Emel Ali Mustafa ist Ko-Vorsitzende des Rates von Gefallenen-Angehörigen in Sarrin. Sie erzählt, erst spät durch ihren Ehemann, der später in Minbic gefallen ist, von der Revolution in Rojava erfahren zu haben. Nur vereinzelt habe die Bevölkerung damals über die Medien wahrgenommen, das „irgendetwas” vor sich gehe, sagt sie.

„Die Zeit vor der Revolution war, als lag ein schwarzer Schleier vor unseren Augen.

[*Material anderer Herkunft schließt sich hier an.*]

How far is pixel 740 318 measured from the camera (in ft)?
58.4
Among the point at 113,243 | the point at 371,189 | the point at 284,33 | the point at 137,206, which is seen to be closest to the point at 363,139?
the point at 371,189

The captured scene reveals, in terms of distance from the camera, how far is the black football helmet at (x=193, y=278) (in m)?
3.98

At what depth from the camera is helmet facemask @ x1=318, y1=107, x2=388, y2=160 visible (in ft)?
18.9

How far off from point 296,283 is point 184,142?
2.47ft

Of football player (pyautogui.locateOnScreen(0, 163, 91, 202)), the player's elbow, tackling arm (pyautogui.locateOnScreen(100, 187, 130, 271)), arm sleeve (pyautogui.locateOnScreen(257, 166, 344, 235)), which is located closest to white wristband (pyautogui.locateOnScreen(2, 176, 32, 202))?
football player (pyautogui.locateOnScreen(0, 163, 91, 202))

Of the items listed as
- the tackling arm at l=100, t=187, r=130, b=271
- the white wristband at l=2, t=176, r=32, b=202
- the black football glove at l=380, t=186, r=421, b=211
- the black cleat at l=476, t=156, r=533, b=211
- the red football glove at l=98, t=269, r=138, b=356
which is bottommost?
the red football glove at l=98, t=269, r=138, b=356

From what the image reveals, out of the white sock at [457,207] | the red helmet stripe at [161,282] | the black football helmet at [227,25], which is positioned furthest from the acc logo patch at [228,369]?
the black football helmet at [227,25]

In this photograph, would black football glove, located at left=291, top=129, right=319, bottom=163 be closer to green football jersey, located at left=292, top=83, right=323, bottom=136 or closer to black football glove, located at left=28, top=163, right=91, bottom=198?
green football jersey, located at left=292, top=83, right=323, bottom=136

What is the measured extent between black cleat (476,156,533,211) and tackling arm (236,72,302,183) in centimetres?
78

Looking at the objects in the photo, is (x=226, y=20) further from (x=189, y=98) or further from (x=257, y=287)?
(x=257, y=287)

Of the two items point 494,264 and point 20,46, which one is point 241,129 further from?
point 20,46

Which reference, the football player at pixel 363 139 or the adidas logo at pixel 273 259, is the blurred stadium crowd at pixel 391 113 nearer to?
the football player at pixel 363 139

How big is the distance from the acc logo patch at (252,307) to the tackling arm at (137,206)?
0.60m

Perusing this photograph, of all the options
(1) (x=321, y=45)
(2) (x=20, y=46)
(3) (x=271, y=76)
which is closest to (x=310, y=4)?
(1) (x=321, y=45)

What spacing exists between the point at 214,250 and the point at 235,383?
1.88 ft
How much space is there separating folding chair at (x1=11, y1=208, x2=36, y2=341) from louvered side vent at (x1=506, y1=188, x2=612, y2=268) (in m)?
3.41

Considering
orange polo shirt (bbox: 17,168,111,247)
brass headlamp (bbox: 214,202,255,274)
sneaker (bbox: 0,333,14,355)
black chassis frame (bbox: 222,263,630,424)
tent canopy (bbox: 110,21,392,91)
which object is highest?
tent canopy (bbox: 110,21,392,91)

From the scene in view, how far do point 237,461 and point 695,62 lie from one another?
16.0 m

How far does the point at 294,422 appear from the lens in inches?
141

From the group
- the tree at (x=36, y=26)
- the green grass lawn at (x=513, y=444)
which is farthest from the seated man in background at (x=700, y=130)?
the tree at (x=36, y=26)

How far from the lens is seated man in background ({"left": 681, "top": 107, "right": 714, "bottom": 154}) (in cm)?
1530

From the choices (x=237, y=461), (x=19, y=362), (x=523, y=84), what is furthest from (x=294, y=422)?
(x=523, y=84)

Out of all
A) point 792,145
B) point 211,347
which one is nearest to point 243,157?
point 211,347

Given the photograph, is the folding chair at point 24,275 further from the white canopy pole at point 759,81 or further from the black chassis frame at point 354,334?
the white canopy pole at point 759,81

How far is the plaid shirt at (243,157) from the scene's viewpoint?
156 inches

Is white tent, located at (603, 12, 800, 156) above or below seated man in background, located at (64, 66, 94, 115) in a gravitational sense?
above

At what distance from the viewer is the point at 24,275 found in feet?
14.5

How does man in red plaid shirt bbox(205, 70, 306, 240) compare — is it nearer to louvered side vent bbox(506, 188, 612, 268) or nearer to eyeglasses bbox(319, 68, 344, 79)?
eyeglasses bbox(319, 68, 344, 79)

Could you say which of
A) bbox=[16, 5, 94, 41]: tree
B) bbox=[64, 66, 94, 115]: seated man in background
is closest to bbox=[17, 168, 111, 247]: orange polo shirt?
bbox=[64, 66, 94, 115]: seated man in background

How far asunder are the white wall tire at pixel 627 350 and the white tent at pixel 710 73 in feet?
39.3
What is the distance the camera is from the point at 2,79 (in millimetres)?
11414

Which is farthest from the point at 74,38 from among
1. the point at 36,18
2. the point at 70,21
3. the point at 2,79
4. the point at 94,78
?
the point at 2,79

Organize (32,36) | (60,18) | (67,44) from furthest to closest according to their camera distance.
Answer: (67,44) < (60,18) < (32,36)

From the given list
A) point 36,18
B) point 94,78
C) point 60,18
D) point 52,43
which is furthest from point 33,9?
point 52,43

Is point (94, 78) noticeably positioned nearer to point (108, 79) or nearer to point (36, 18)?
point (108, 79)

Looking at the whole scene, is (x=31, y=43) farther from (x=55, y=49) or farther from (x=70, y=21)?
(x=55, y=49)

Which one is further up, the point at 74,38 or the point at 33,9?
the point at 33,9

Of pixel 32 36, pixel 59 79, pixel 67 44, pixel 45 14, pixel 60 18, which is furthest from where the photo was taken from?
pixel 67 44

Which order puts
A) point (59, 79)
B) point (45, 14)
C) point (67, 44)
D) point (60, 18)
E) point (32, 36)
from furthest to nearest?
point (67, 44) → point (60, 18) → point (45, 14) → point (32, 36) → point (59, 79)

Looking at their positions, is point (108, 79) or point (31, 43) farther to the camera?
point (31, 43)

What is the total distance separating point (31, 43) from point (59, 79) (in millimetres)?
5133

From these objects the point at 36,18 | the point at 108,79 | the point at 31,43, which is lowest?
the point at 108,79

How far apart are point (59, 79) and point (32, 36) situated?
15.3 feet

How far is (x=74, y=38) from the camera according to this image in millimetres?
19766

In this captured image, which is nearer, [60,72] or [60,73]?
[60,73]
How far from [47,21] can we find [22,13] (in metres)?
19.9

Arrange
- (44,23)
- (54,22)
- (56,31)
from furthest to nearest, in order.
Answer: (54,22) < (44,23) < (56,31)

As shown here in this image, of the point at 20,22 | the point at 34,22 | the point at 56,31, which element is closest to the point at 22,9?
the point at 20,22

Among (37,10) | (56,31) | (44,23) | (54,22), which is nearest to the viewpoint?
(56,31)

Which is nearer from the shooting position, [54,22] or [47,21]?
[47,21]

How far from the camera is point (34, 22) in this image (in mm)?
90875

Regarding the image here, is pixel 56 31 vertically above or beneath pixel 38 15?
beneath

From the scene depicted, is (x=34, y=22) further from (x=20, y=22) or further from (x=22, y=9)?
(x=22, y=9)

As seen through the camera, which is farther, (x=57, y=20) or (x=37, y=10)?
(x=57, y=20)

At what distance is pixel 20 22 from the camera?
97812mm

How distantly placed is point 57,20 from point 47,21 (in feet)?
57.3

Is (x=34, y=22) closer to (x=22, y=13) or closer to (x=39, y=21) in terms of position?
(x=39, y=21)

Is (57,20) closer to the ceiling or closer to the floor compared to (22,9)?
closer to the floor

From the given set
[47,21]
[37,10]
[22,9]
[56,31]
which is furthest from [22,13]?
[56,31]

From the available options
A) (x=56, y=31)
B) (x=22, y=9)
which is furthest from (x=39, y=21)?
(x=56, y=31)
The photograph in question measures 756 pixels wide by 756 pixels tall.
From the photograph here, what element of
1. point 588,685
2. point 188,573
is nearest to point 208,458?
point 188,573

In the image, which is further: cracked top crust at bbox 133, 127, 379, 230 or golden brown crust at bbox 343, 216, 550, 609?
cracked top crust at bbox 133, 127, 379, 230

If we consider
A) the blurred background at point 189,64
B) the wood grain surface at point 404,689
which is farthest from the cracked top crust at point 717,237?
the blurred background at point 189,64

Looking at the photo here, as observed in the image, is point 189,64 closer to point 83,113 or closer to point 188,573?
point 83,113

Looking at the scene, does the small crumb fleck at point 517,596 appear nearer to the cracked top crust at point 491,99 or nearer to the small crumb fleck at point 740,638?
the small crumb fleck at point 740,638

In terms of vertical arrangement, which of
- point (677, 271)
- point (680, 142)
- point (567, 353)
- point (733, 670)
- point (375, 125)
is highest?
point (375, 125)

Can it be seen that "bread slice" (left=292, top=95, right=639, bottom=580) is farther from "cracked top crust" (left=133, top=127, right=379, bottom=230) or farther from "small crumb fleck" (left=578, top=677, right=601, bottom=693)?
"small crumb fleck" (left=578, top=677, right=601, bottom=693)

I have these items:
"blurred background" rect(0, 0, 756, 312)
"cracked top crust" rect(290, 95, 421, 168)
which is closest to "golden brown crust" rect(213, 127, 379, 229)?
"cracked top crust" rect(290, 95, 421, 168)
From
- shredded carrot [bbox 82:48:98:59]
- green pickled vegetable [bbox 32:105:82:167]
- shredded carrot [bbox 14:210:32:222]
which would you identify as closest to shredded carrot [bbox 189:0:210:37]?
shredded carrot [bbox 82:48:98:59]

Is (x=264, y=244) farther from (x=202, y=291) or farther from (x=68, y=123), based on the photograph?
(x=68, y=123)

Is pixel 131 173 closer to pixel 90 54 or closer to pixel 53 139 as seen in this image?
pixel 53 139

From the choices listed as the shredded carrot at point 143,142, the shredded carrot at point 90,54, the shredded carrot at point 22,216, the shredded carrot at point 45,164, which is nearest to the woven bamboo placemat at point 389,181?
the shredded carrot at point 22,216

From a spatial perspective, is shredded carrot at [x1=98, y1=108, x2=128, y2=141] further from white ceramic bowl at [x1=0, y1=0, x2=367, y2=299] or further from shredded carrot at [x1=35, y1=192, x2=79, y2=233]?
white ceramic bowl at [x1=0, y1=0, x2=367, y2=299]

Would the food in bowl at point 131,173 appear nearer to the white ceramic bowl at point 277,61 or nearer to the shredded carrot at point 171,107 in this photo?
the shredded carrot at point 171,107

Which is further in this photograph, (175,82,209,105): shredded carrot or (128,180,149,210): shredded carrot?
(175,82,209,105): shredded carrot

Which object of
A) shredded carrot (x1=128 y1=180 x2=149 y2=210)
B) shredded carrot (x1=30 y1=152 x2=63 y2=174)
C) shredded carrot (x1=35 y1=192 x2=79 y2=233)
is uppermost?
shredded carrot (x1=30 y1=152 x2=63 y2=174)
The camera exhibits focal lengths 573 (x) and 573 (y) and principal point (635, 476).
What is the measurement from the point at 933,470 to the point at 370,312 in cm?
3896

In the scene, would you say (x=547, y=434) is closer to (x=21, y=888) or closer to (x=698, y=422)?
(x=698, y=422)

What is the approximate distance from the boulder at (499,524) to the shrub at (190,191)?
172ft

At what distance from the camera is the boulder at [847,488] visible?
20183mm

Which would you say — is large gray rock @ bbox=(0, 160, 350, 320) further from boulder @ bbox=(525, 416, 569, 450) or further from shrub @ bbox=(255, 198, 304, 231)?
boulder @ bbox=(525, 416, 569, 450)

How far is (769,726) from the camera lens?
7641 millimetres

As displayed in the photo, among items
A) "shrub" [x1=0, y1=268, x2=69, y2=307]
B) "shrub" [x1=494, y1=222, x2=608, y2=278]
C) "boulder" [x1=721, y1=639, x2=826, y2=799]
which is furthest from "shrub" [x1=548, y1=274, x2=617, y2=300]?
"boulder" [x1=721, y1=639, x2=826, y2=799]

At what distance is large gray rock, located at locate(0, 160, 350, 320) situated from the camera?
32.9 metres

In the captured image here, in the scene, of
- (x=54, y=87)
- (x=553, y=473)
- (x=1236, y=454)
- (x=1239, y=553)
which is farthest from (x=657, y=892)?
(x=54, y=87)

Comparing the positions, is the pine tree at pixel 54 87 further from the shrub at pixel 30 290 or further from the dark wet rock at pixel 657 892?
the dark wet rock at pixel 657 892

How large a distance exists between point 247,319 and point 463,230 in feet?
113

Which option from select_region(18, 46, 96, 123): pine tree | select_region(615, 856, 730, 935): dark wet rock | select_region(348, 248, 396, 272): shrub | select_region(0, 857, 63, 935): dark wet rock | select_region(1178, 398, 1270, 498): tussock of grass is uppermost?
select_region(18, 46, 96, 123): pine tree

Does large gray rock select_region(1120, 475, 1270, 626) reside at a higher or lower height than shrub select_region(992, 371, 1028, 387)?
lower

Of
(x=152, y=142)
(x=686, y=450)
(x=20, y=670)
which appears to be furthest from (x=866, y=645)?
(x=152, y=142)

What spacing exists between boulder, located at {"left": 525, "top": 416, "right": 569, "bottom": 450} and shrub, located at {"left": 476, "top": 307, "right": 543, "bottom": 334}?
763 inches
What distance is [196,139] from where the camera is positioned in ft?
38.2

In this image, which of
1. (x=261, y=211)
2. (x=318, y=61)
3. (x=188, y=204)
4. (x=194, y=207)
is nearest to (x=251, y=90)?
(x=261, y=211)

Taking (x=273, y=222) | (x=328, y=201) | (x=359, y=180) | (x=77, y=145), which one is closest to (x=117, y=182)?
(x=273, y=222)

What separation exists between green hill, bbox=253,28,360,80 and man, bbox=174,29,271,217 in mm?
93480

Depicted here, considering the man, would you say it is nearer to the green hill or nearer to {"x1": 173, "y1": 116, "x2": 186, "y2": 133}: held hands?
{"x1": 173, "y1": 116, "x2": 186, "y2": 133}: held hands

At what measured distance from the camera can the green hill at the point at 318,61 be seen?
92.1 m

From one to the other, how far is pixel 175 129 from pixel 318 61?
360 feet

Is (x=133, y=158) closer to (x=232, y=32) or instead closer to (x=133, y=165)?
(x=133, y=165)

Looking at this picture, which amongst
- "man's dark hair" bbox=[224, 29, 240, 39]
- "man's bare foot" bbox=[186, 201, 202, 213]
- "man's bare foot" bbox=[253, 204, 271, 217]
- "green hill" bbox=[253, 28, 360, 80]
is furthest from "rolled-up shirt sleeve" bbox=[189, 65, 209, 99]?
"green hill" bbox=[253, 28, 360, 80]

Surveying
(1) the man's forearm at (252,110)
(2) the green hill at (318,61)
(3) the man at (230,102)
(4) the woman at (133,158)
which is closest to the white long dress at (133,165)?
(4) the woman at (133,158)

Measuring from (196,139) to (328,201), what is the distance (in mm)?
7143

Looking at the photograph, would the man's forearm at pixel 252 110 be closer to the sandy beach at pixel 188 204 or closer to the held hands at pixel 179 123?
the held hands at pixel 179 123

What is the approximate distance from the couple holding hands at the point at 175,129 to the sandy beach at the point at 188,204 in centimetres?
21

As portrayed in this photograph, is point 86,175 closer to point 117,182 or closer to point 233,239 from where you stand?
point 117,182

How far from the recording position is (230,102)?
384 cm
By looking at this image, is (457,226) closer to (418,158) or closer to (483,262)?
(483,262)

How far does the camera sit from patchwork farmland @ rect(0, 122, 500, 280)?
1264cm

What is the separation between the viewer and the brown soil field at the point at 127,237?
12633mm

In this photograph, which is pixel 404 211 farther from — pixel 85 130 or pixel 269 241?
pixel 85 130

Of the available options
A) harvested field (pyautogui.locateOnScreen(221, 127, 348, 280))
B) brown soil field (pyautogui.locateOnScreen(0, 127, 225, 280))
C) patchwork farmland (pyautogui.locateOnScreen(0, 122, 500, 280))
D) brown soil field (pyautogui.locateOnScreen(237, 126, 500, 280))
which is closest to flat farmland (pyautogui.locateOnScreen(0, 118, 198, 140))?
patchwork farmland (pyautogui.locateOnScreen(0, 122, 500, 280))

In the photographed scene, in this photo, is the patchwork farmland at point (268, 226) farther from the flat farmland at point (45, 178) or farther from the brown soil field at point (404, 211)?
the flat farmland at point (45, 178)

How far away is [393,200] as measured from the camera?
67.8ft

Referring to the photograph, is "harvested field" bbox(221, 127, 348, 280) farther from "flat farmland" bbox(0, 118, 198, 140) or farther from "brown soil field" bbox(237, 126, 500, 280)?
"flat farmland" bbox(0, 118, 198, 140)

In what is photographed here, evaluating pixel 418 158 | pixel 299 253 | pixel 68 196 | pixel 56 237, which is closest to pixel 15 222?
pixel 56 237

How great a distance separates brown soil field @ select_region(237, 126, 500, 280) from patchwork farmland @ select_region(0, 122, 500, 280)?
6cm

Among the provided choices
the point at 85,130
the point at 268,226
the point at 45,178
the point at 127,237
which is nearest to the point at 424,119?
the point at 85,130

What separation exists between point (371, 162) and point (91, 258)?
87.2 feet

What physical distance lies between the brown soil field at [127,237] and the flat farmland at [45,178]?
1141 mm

Aber als wir frei wurden und begannen, sie zu verstehen, da keimte das Gefühl einer großen Sehnsucht auf. Wir erfuhren zwar spät von der Revolution vom 19. Juli, doch als sie nun vor uns stand, umarmten wir sie aus tiefstem Herzen. Wir sehen die Revolution nicht als solche einer bestimmten Ethnie, Religion oder Gruppe an. Ihr Fundament bildet die Geschwisterlichkeit der Völker. Deshalb ist sie gleichermaßen auch unsere Revolution, an der wir uns beteiligen.”

Eine Revolution für alle Völker Syriens

Die Umbruch in Rojava sei eine große Chance für den arabischen Teil der Bevölkerung, sagt Emel Ali Mustafa. „Diese Chance haben wir genutzt. Dafür ließen Tausende Menschen ihr Leben. Aus diesem Grund sollte jeder dieser Revolution beistehen. Im Moment werden wir akut von der Türkei bedroht. Diese Revolution hat jedoch das Potenzial, die Syrienkrise zu lösen. Sie kann sich zu einer Revolution aller Völker Syriens entwickeln. Eben deshalb müssen wir all unsere Kräfte mobilisieren, um die Revolution zu verteidigen und sie zu stärken”, fordert Emel Ali Mustafa.

„Revolution von Rojava ist eine Frauenrevolution”

Auch der Ehemann von Ferdos Salih Kino ist bei der Verteidigung der Revolution gefallen. Beim ersten Funken in Kobanê befanden sie sich zwar ganz in der Nähe, konnten sich aufgrund der Präsenz von islamistischen Milizen nicht beteiligen.

„Es verging eine ganze Weile, bis wir erfahren haben, dass es sich nicht um eine rein kurdische Revolution handelte. Als wir die Tiefe der Philosophie Abdullah Öcalans erkannten, wurde uns klar, dass es sich bei dieser Revolution sowohl um eine Revolution für das arabische Volk, als auch um eine Revolution für uns Frauen handelte. Diese Idee werden wir bis zuletzt verteidigen, ganz gleich, was kommt”, sagt Ferdos Salih Kino.